I thought the potential city-killer-sized rocks were more like once every few centuries?
Your lifetime odds of fiery-space-rock-death are actually 1 in 700,000, according to http://blogs.discovermagazine.com/badastronomy/2008/10/13/death-by-meteorite/
I look at it this way.
What are the chances that at the exact time we acquire and start using the ability to scan the skies looking for potential impactors, we also detect something that’s headed right for us?
The corollary to this is that stuff has always been whizzing right by and narrowly missing us, we just weren’t aware of it.

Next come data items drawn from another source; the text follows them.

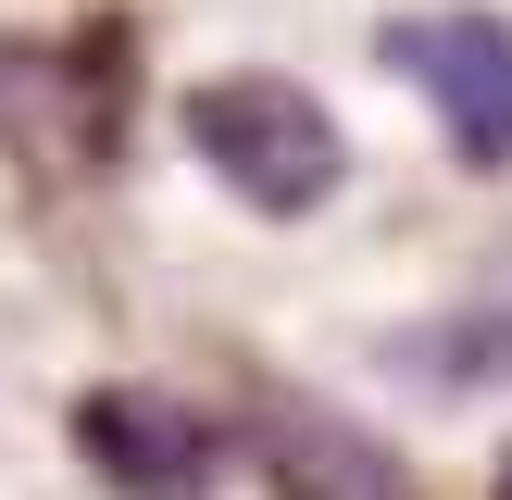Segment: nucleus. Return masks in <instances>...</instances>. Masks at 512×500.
I'll return each mask as SVG.
<instances>
[{"label":"nucleus","instance_id":"7ed1b4c3","mask_svg":"<svg viewBox=\"0 0 512 500\" xmlns=\"http://www.w3.org/2000/svg\"><path fill=\"white\" fill-rule=\"evenodd\" d=\"M75 450L113 500H213L225 488V425L188 413L175 388H88L75 400Z\"/></svg>","mask_w":512,"mask_h":500},{"label":"nucleus","instance_id":"f03ea898","mask_svg":"<svg viewBox=\"0 0 512 500\" xmlns=\"http://www.w3.org/2000/svg\"><path fill=\"white\" fill-rule=\"evenodd\" d=\"M375 63L438 100L463 163H512V13H388Z\"/></svg>","mask_w":512,"mask_h":500},{"label":"nucleus","instance_id":"f257e3e1","mask_svg":"<svg viewBox=\"0 0 512 500\" xmlns=\"http://www.w3.org/2000/svg\"><path fill=\"white\" fill-rule=\"evenodd\" d=\"M188 150L250 200V213H275V225L325 213V200H338V175H350L338 113H325L300 75H275V63L200 75V88H188Z\"/></svg>","mask_w":512,"mask_h":500},{"label":"nucleus","instance_id":"20e7f679","mask_svg":"<svg viewBox=\"0 0 512 500\" xmlns=\"http://www.w3.org/2000/svg\"><path fill=\"white\" fill-rule=\"evenodd\" d=\"M250 463H263L275 500H425L413 463H400L375 425L325 413L300 388H250Z\"/></svg>","mask_w":512,"mask_h":500}]
</instances>
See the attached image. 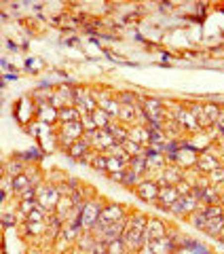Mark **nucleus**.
<instances>
[{
    "mask_svg": "<svg viewBox=\"0 0 224 254\" xmlns=\"http://www.w3.org/2000/svg\"><path fill=\"white\" fill-rule=\"evenodd\" d=\"M36 199H38V208L45 212H55L57 203L61 199V193L57 187H36Z\"/></svg>",
    "mask_w": 224,
    "mask_h": 254,
    "instance_id": "f257e3e1",
    "label": "nucleus"
},
{
    "mask_svg": "<svg viewBox=\"0 0 224 254\" xmlns=\"http://www.w3.org/2000/svg\"><path fill=\"white\" fill-rule=\"evenodd\" d=\"M102 208H104V205L100 201H95V199H87L85 201V208H83V214H81L83 231H93V227L98 225V220H100Z\"/></svg>",
    "mask_w": 224,
    "mask_h": 254,
    "instance_id": "f03ea898",
    "label": "nucleus"
},
{
    "mask_svg": "<svg viewBox=\"0 0 224 254\" xmlns=\"http://www.w3.org/2000/svg\"><path fill=\"white\" fill-rule=\"evenodd\" d=\"M142 110H144V117H146V121L150 123V127H159L161 129L163 123V104L159 102L157 98H146L142 100Z\"/></svg>",
    "mask_w": 224,
    "mask_h": 254,
    "instance_id": "7ed1b4c3",
    "label": "nucleus"
},
{
    "mask_svg": "<svg viewBox=\"0 0 224 254\" xmlns=\"http://www.w3.org/2000/svg\"><path fill=\"white\" fill-rule=\"evenodd\" d=\"M159 190H161V187H159V182H155V180H142L140 185L135 187V193H138V197L144 201H159Z\"/></svg>",
    "mask_w": 224,
    "mask_h": 254,
    "instance_id": "20e7f679",
    "label": "nucleus"
},
{
    "mask_svg": "<svg viewBox=\"0 0 224 254\" xmlns=\"http://www.w3.org/2000/svg\"><path fill=\"white\" fill-rule=\"evenodd\" d=\"M197 208H199V201L193 195H186V197H178V201L171 203L169 212L178 214V216H184V214H193Z\"/></svg>",
    "mask_w": 224,
    "mask_h": 254,
    "instance_id": "39448f33",
    "label": "nucleus"
},
{
    "mask_svg": "<svg viewBox=\"0 0 224 254\" xmlns=\"http://www.w3.org/2000/svg\"><path fill=\"white\" fill-rule=\"evenodd\" d=\"M167 235V229L165 225L159 218H148L146 222V231H144V237H146V242H155V240H161V237Z\"/></svg>",
    "mask_w": 224,
    "mask_h": 254,
    "instance_id": "423d86ee",
    "label": "nucleus"
},
{
    "mask_svg": "<svg viewBox=\"0 0 224 254\" xmlns=\"http://www.w3.org/2000/svg\"><path fill=\"white\" fill-rule=\"evenodd\" d=\"M175 121H178V125L182 127V129H188V131H197L201 129L197 123V119L193 117V113H190L188 108H180L178 113H175Z\"/></svg>",
    "mask_w": 224,
    "mask_h": 254,
    "instance_id": "0eeeda50",
    "label": "nucleus"
},
{
    "mask_svg": "<svg viewBox=\"0 0 224 254\" xmlns=\"http://www.w3.org/2000/svg\"><path fill=\"white\" fill-rule=\"evenodd\" d=\"M178 197H180V193H178V189L175 187H171V185L161 187V190H159V205L165 208V210H169L171 203L178 201Z\"/></svg>",
    "mask_w": 224,
    "mask_h": 254,
    "instance_id": "6e6552de",
    "label": "nucleus"
},
{
    "mask_svg": "<svg viewBox=\"0 0 224 254\" xmlns=\"http://www.w3.org/2000/svg\"><path fill=\"white\" fill-rule=\"evenodd\" d=\"M61 136H66L70 140H81L85 136V129H83V123L81 121H74V123H61Z\"/></svg>",
    "mask_w": 224,
    "mask_h": 254,
    "instance_id": "1a4fd4ad",
    "label": "nucleus"
},
{
    "mask_svg": "<svg viewBox=\"0 0 224 254\" xmlns=\"http://www.w3.org/2000/svg\"><path fill=\"white\" fill-rule=\"evenodd\" d=\"M197 168H199V172H205V174H212L216 168H218V159H216L214 155H210V153H201L197 157Z\"/></svg>",
    "mask_w": 224,
    "mask_h": 254,
    "instance_id": "9d476101",
    "label": "nucleus"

The chances may be slim, but it still seems better to live by the Boy Scout motto of “Be prepared.” And even if we don’t spot killer meteors at least we’d have a better chance of having advance notice if aliens from Alpha Centauri decide to pop over to borrow a cup of sugar.
100%, given a long enough timeframe.
A “large” meteor? Has science been so dumbed down now that T-shirt sizes have become SI units, or is it even more meaningless than that?
This statistic is complete bs. The “large meteor” that this applies to doesn’t have to land anywhere near a city to destroy it. If it lands in the ocean for instance the megatsunami will destroy all cities around the basin.